[Saved entries]
--- --- ---

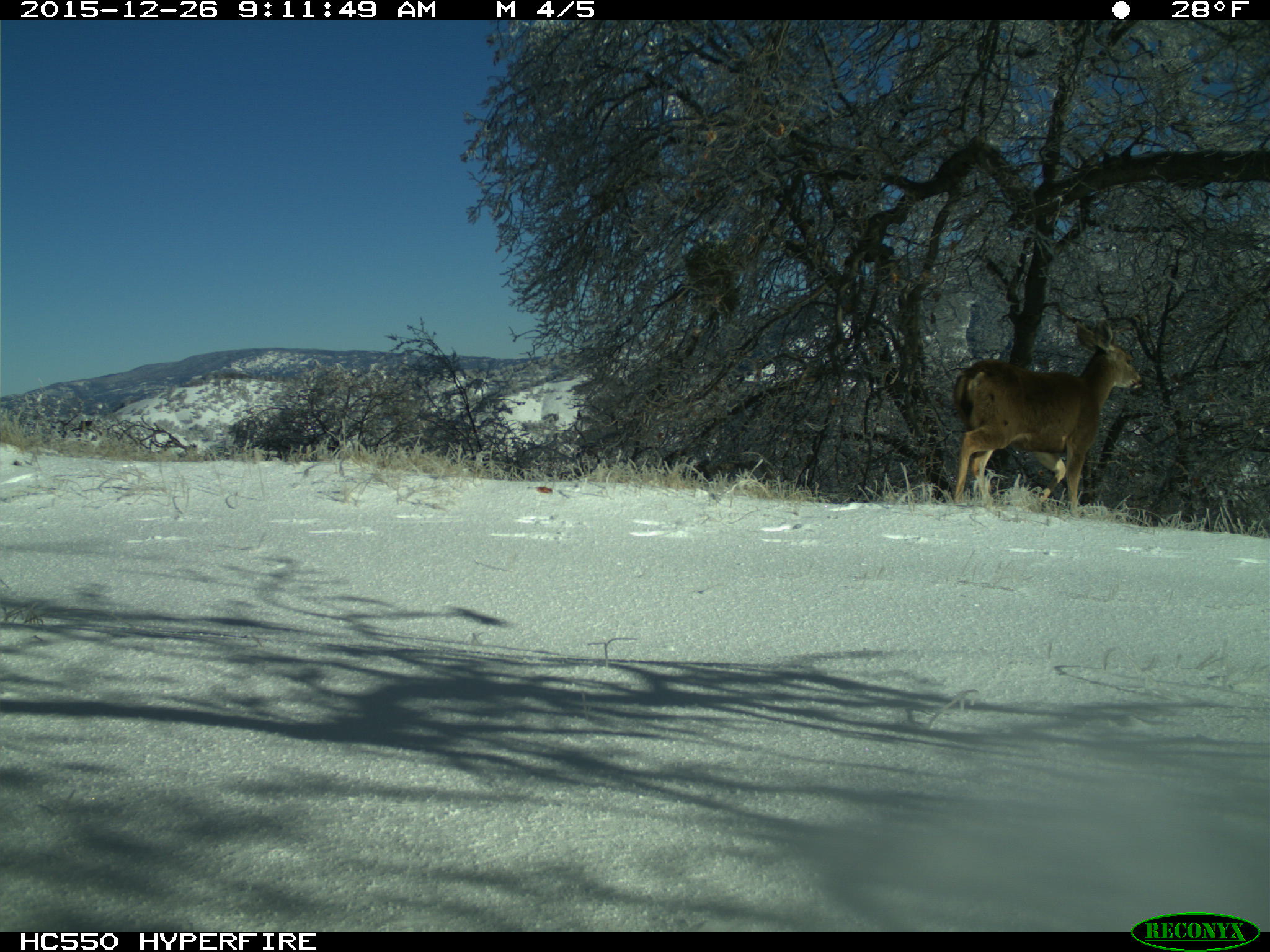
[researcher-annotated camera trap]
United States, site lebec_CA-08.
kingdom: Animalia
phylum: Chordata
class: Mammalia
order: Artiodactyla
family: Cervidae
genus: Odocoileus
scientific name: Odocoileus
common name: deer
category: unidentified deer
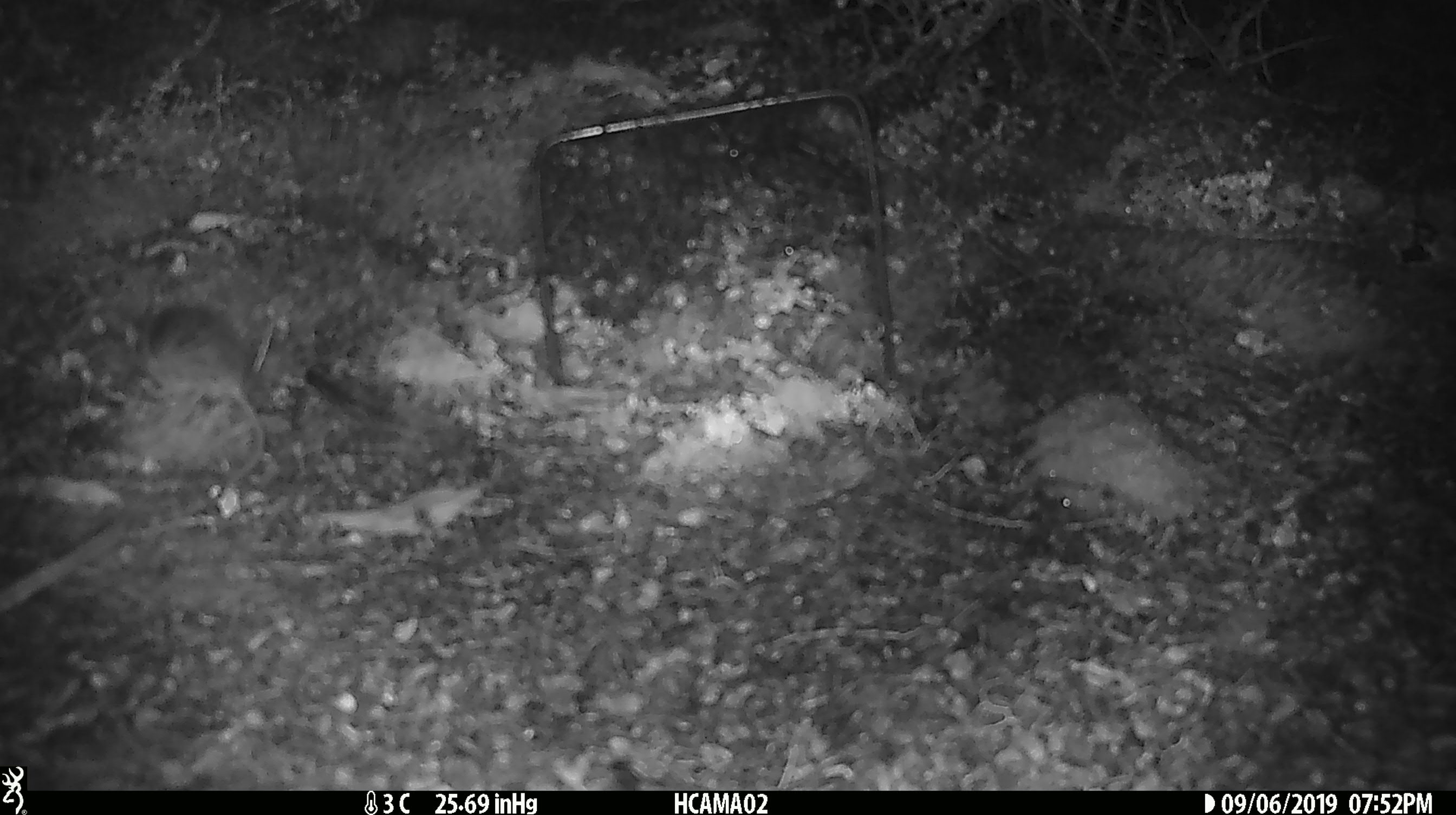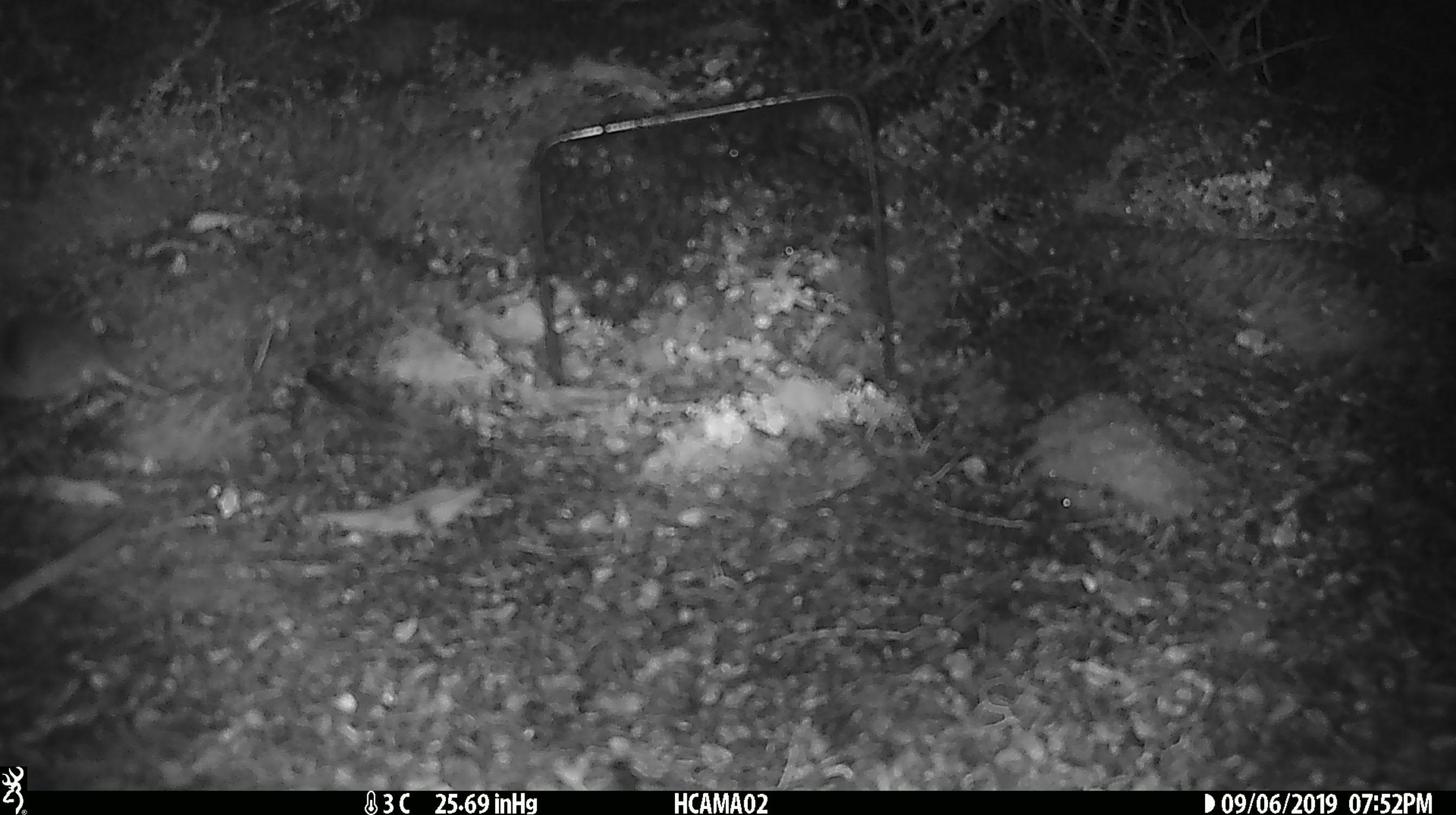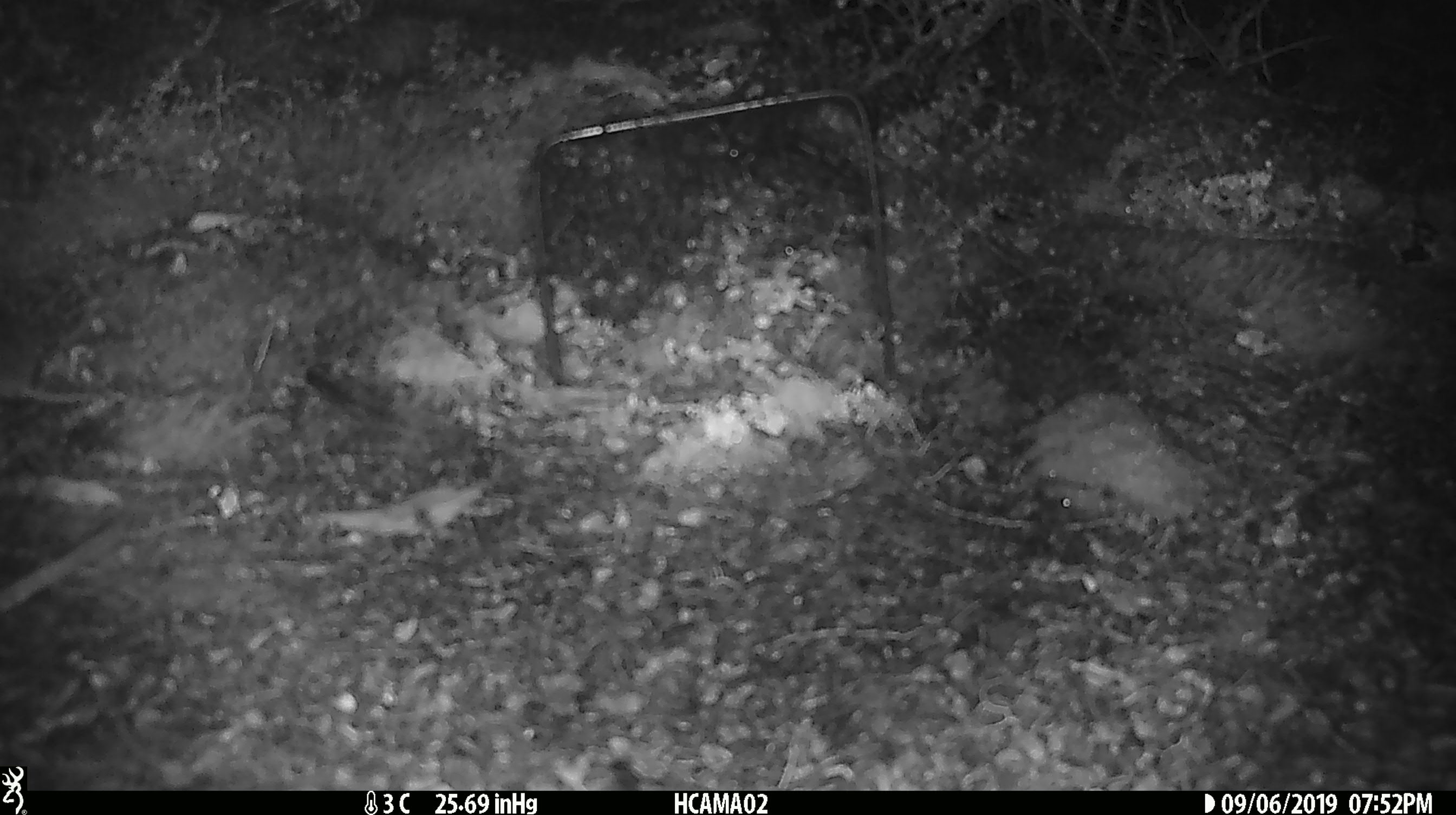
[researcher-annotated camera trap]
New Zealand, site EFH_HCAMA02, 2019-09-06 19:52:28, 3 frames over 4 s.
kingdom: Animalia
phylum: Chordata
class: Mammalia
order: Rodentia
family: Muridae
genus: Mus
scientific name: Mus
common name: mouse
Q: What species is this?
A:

--- --- ---

**EXERCISE REQUIREMENTS**
Every line from the one containing "scientific name: Mus" through the last line of the entries above must be output exactly. Leave the rest out.

**ANSWER BELOW**
scientific name: Mus
common name: mouse
Q: What species is this?
A:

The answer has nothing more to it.